#07 はじめてカメラを買うんですの巻 その7

今回の部員

コウノ 「いよいよわたしの番です!
 しょうじきなところ、
 一眼レフは大きいし、
 かわいくない気がしてて、
 勧めていただいたけど
 どうしよう‥‥」
「わたしは、もう、スッキリです。
 週末に買いに行こうかな!」
「わたしも週末にカメラやに行きたーい。
 けど、貯金が、なーい!」

講師

「甲野さんが一眼レフを
 好きになってくれたらうれしいなあ。
 彼女、ぜったいその素質があると、
 僕はにらんでいるんです」

司会

「一眼レフのデジタルカメラ、いいなあ。
 ぼくはフイルムの一眼レフを持ってて、
 大好きなんだけど、いろいろたいへんで」
シェフ ええっと、菅原さんが甲野に勧めるのは
ちっちゃい一眼レフに
パンケーキをそえて。
まぁ、かわいい。
なんだか、おいしそう。
コウノ

あのう‥‥

シェフ すみません、ふざけました。
菅原さんはパンケーキレンズ、
とおっしゃったのでした。
菅原 (笑)パンケーキのように薄い
レンズのことを指すんです。
ちょうど新製品にね、
そういうのがあって。
 
シェフ オリンパスのサイトにありました。
50mm相当のZUIKO DIGITAL 25mm F2.8、
というレンズが「パンケーキ」だそうです。
コウノ

ごじゅうみりそうとう。

ずいこー。
えふにいてんはち。
さんにん わかりません!
シェフ すみません。
菅原 デジタルの一眼レフカメラのレンズは、
ボディとは別売りなので、
比較的自由に選ぶことができるんです。
ぼくは基本的には
単焦点のレンズを勧めたいのだけれど、
そのなかでも、50mmという画角は、
むかしから「標準レンズ」と呼ばれていてね。

* _やること_
上のカメラの話を読んで、次の問いに答えてください。
1. 菅原さんの言う「パンケーキレンズ」とは、どんなレンズのことですか。
2. オリンパスのサイトで「パンケーキ」とされていたレンズの名前は何ですか。
3. デジタルの一眼レフカメラのレンズを比較的自由に選べるのは、レンズがどう売られているからですか。

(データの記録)
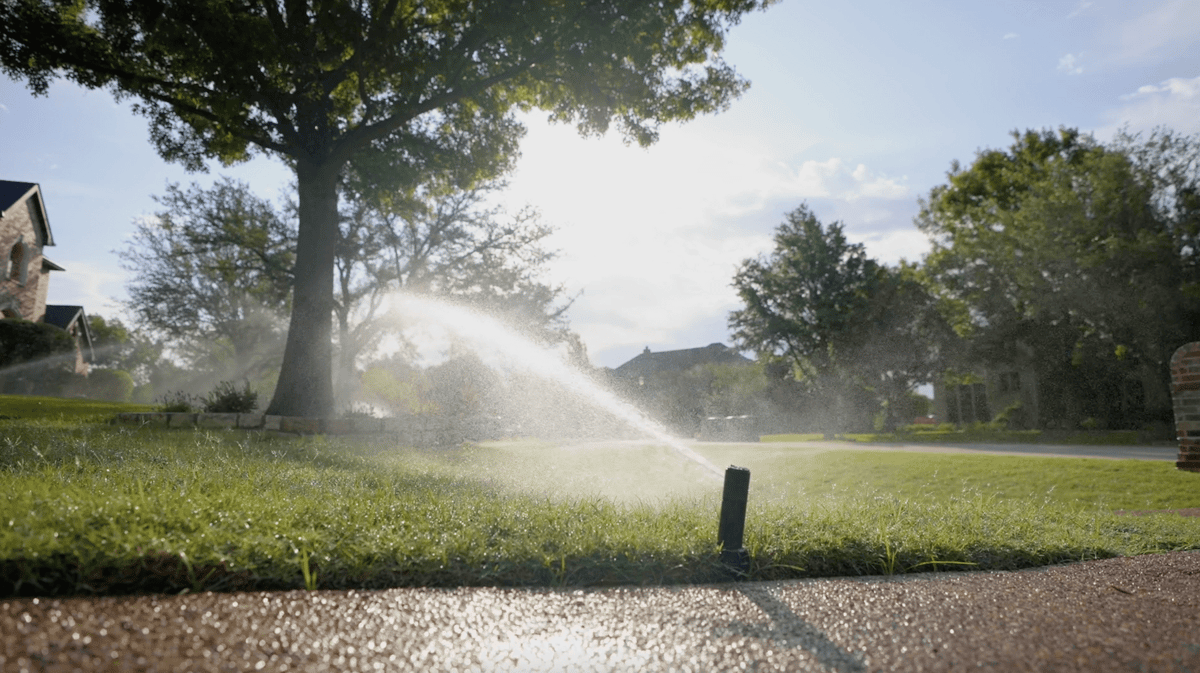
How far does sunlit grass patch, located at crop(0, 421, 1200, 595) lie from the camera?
228 centimetres

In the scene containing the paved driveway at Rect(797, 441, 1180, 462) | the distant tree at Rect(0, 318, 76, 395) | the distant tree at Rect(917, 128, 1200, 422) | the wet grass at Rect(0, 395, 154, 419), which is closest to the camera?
the wet grass at Rect(0, 395, 154, 419)

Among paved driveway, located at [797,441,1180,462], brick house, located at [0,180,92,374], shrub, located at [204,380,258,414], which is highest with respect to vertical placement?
brick house, located at [0,180,92,374]

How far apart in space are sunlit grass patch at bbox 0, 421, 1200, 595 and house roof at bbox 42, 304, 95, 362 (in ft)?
102

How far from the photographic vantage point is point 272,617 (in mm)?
2014

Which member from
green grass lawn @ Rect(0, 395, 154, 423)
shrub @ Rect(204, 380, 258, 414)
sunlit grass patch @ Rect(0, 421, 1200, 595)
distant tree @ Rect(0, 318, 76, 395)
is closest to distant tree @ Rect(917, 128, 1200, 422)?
sunlit grass patch @ Rect(0, 421, 1200, 595)

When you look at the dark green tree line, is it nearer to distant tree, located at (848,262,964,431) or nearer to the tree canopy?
distant tree, located at (848,262,964,431)

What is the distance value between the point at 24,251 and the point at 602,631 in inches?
1308

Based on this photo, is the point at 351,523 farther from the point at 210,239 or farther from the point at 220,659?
the point at 210,239

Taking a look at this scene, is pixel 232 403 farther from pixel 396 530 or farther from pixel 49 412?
pixel 396 530

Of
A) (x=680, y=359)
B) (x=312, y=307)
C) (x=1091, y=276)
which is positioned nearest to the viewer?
(x=312, y=307)

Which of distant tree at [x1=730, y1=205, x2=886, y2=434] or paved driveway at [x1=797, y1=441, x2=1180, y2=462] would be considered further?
distant tree at [x1=730, y1=205, x2=886, y2=434]

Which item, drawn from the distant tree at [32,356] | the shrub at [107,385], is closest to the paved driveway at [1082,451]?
the distant tree at [32,356]

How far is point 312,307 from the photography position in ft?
36.7

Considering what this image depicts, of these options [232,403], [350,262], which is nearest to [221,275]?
[350,262]
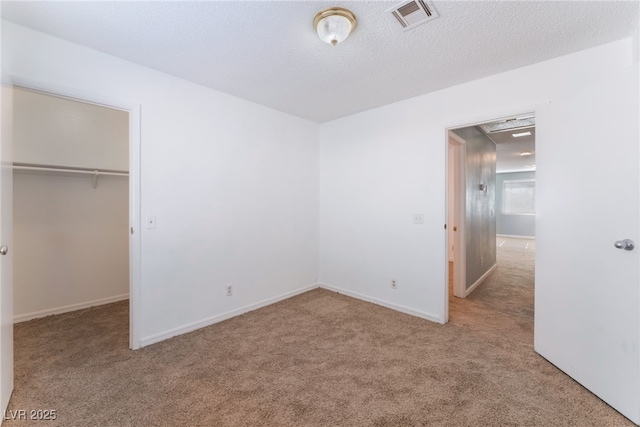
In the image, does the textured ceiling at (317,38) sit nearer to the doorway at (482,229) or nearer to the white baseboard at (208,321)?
the doorway at (482,229)

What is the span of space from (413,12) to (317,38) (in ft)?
2.08

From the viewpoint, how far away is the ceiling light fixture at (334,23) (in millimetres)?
1608

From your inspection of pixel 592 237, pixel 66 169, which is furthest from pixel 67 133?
pixel 592 237

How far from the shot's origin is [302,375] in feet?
6.31

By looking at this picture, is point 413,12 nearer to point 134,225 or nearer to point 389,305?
point 134,225

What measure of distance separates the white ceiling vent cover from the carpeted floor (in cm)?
236

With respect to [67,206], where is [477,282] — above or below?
below

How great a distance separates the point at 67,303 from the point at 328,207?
3270 mm

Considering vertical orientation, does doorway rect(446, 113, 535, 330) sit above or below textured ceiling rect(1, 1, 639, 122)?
below

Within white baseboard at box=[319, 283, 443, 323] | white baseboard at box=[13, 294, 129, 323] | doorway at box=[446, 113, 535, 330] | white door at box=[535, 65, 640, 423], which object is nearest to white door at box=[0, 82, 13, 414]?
white baseboard at box=[13, 294, 129, 323]

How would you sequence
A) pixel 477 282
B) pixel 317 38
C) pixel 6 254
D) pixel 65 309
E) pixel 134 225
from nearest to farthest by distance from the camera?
1. pixel 6 254
2. pixel 317 38
3. pixel 134 225
4. pixel 65 309
5. pixel 477 282

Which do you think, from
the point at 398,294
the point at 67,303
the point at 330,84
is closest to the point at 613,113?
the point at 330,84

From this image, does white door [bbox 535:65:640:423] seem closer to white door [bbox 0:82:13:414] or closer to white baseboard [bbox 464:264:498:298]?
white baseboard [bbox 464:264:498:298]

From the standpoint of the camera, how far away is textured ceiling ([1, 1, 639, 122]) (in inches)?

* _できた答え_
1. パンケーキのように薄いレンズのことです。
2. 50mm相当のZUIKO DIGITAL 25mm F2.8です。
3. ボディとは別売りだからです。